▶ [What the exercise asks]
Write exactly the lines running from the start of the material below to the line that includes "Young storks Royalty Free Stock Photo", and include no pictures.

▶ [Input material]
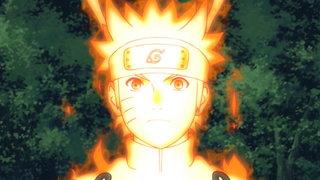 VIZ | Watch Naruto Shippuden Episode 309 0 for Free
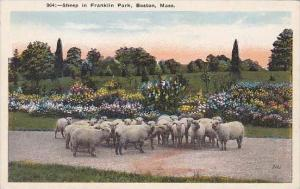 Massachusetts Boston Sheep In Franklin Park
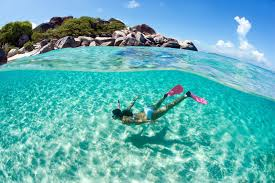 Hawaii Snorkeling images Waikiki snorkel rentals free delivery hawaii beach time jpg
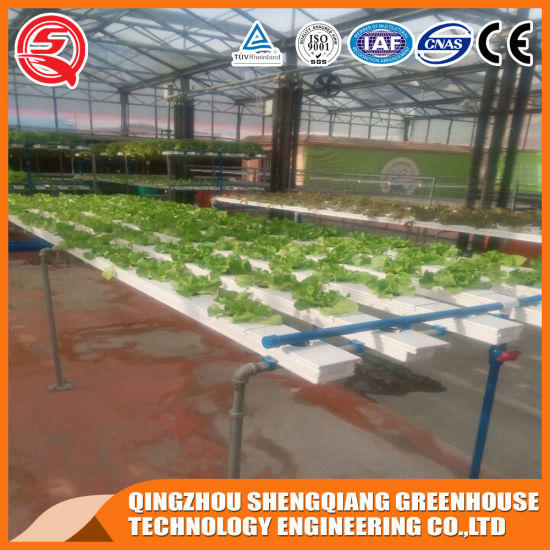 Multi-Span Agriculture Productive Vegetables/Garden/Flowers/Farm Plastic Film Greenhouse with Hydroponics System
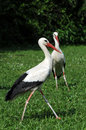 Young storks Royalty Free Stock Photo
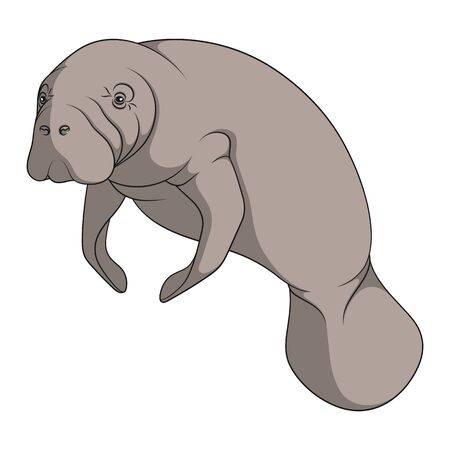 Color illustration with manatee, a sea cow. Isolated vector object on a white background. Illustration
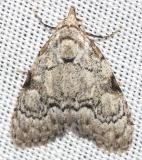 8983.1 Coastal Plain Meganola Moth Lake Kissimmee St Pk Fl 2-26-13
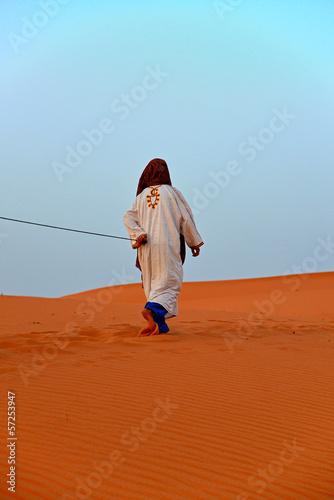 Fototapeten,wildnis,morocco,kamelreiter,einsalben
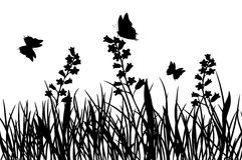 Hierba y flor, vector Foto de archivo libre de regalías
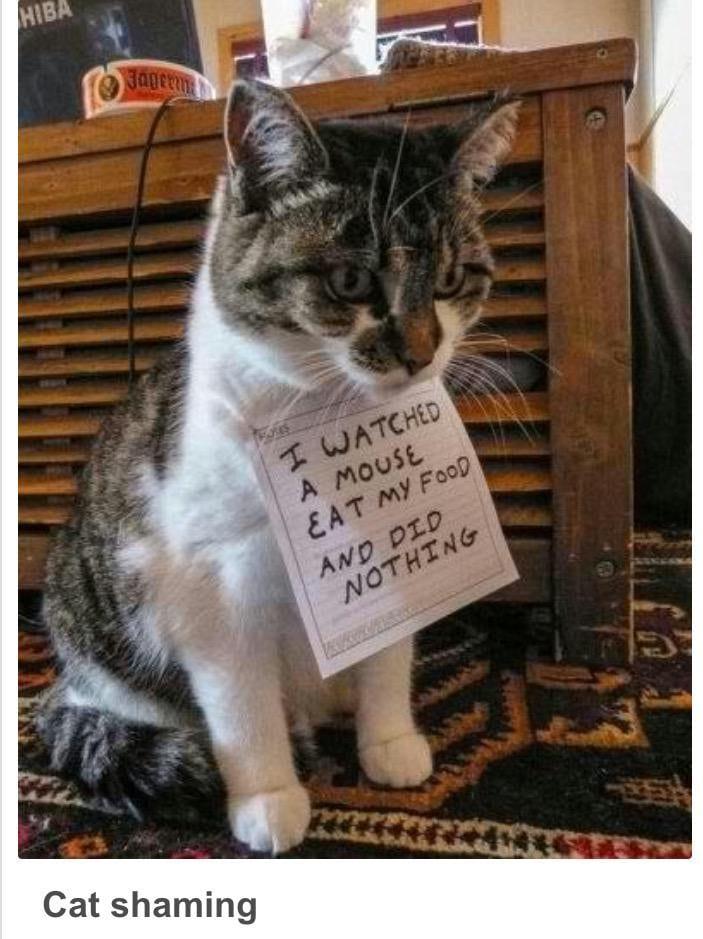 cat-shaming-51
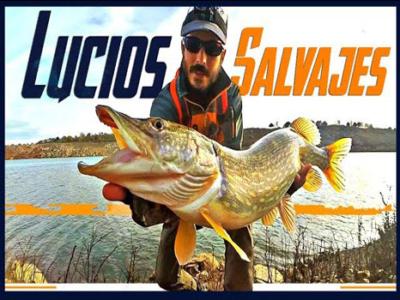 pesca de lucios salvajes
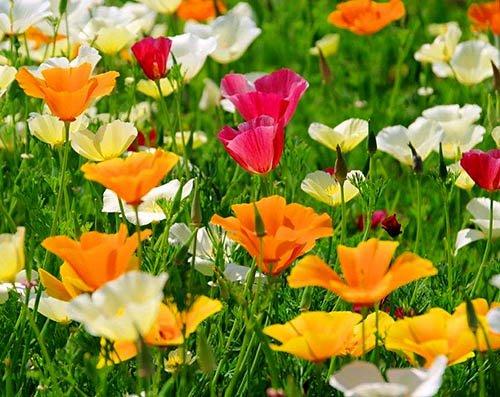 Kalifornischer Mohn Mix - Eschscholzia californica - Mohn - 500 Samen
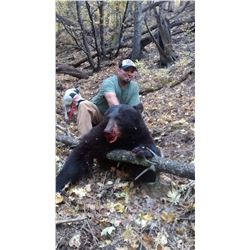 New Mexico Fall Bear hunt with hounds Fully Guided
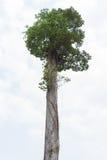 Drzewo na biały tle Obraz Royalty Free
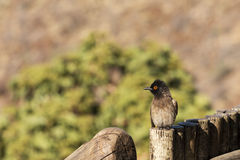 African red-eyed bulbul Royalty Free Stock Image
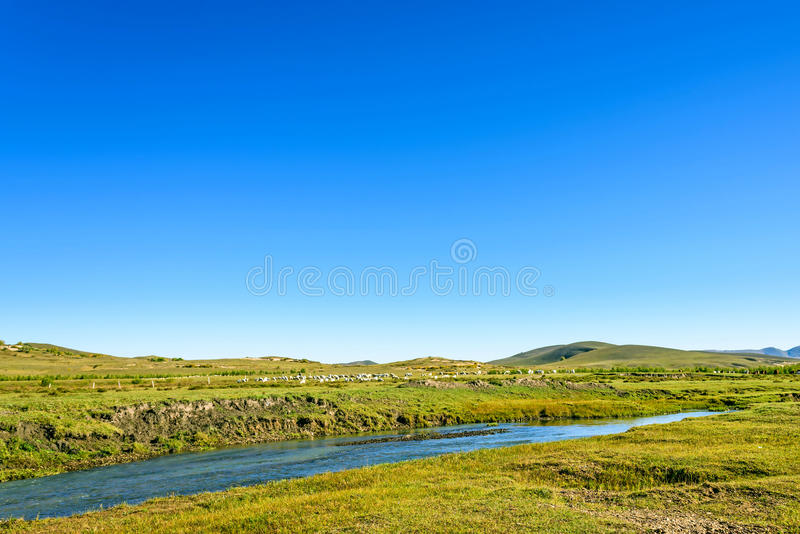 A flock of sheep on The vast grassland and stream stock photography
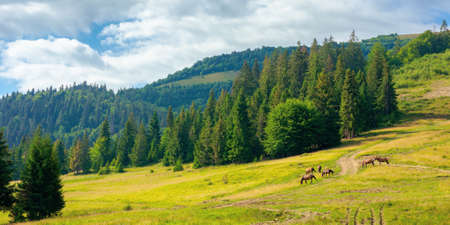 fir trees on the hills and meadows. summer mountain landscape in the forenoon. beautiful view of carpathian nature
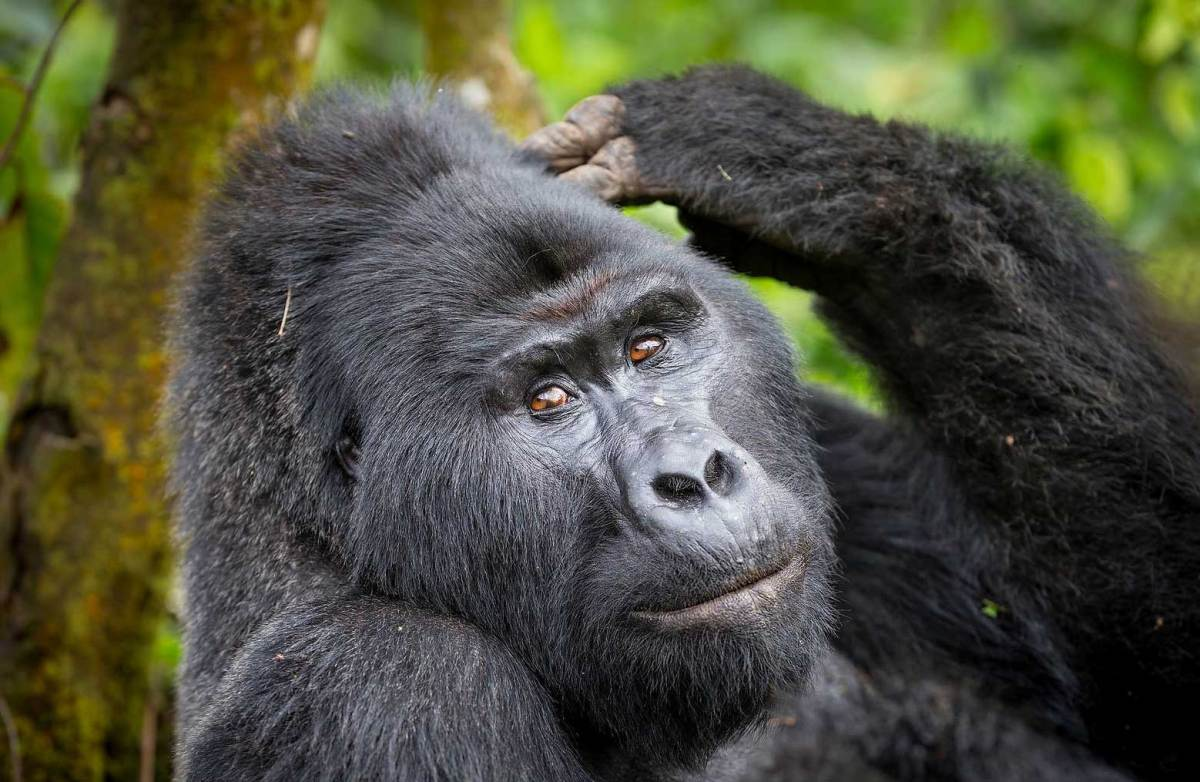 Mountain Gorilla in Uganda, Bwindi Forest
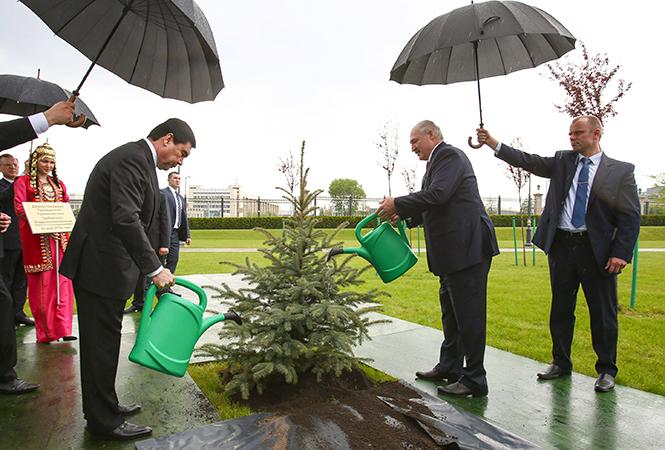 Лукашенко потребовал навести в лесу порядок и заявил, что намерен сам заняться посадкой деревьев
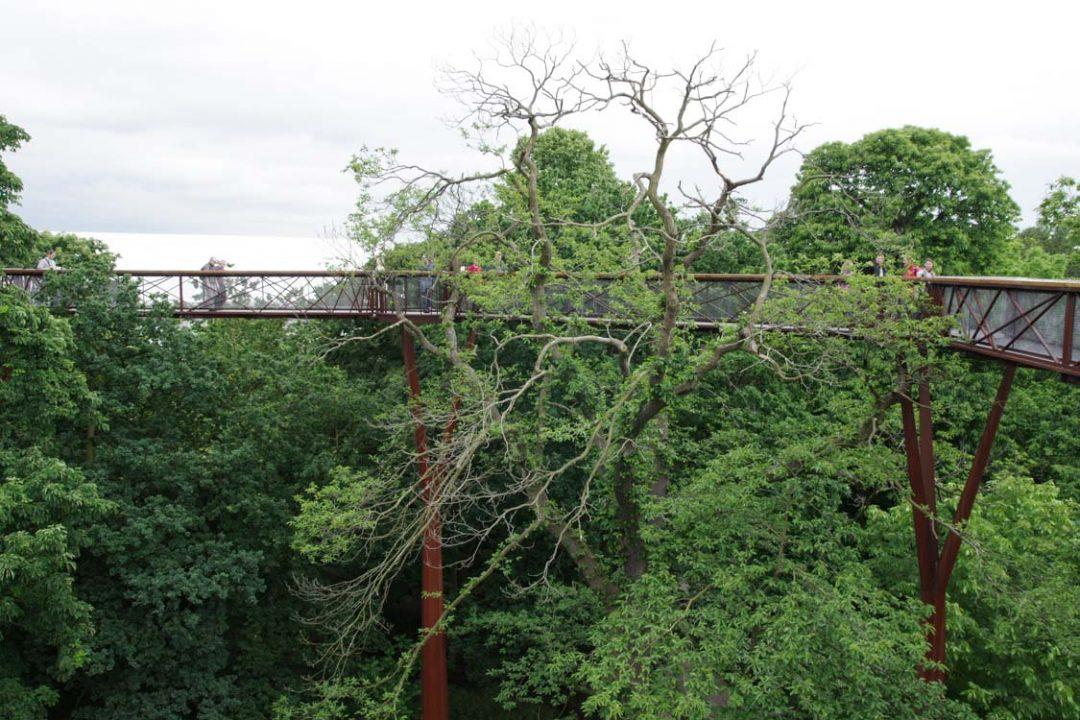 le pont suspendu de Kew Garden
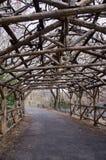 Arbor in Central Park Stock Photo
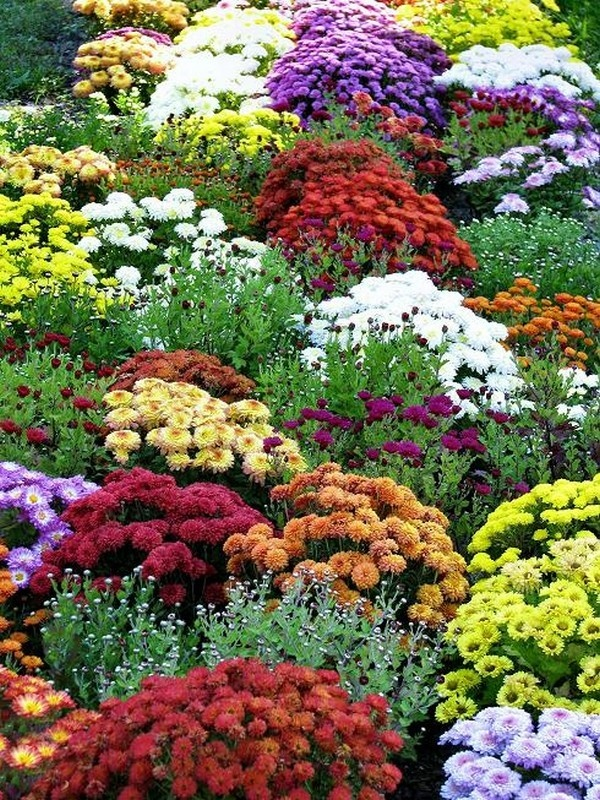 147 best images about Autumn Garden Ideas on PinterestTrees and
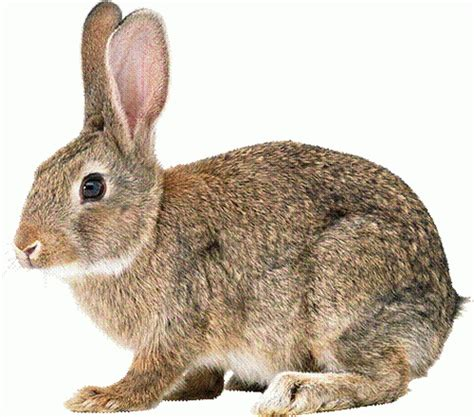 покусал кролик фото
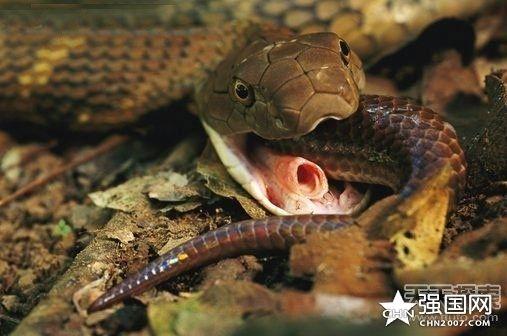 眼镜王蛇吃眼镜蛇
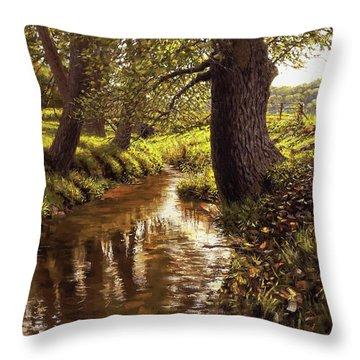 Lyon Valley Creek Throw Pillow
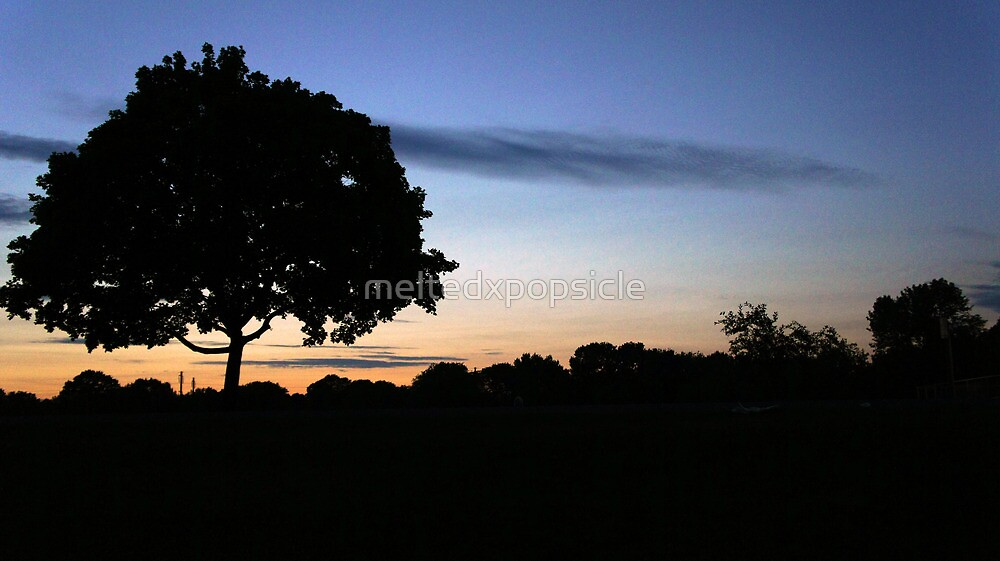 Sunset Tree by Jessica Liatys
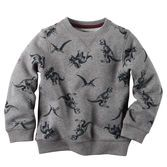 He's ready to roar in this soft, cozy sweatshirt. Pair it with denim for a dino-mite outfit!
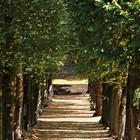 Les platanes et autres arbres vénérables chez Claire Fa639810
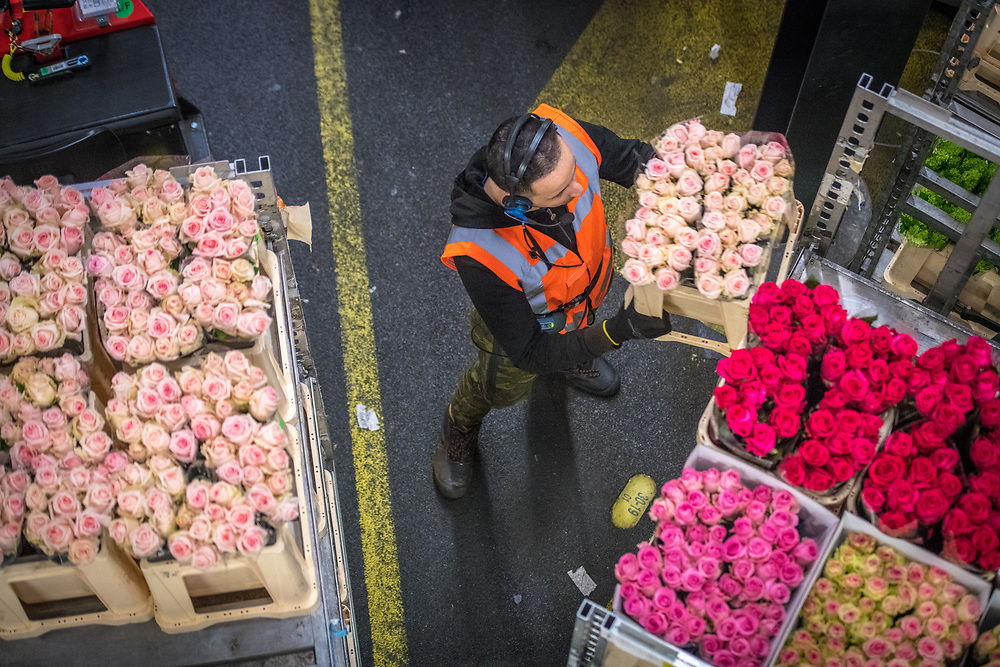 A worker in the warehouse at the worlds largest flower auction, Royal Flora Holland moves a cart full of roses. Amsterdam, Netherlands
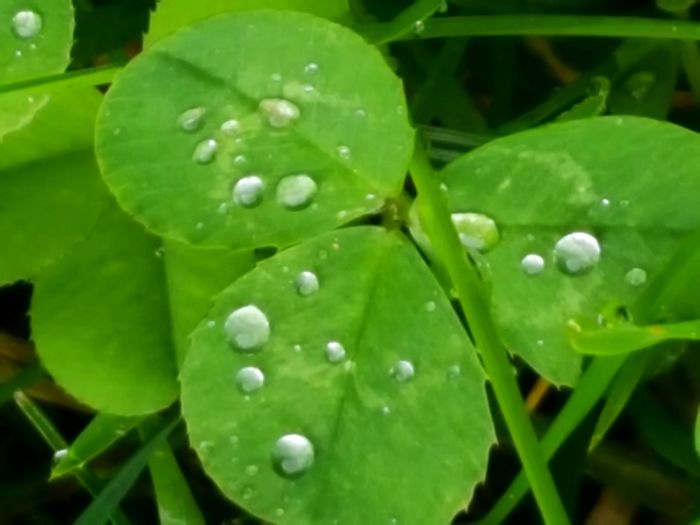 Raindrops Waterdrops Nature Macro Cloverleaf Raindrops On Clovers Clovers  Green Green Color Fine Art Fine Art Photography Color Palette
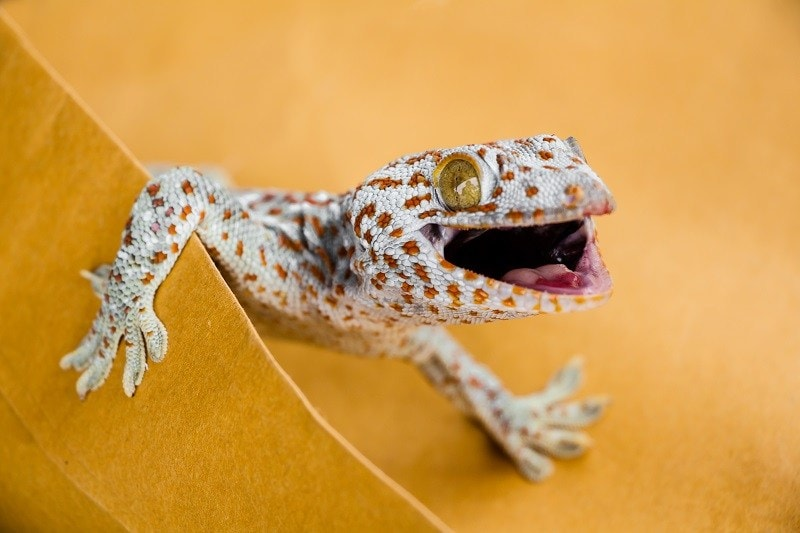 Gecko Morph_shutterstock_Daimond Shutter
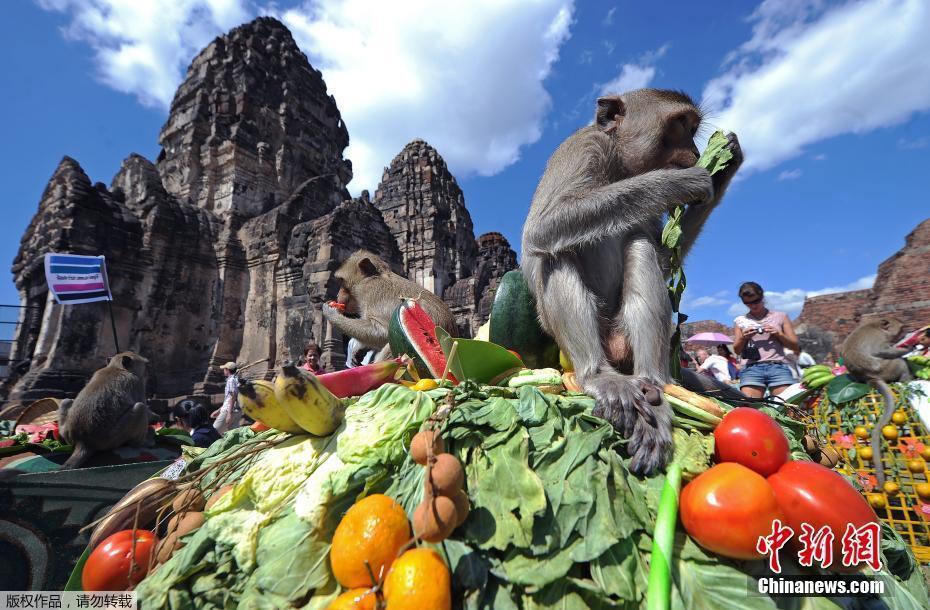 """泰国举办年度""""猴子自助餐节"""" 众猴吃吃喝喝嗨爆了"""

▶ [Answer to the exercise]
 VIZ | Watch Naruto Shippuden Episode 309 0 for Free
 Massachusetts Boston Sheep In Franklin Park
 Hawaii Snorkeling images Waikiki snorkel rentals free delivery hawaii beach time jpg
 Multi-Span Agriculture Productive Vegetables/Garden/Flowers/Farm Plastic Film Greenhouse with Hydroponics System
 Young storks Royalty Free Stock Photo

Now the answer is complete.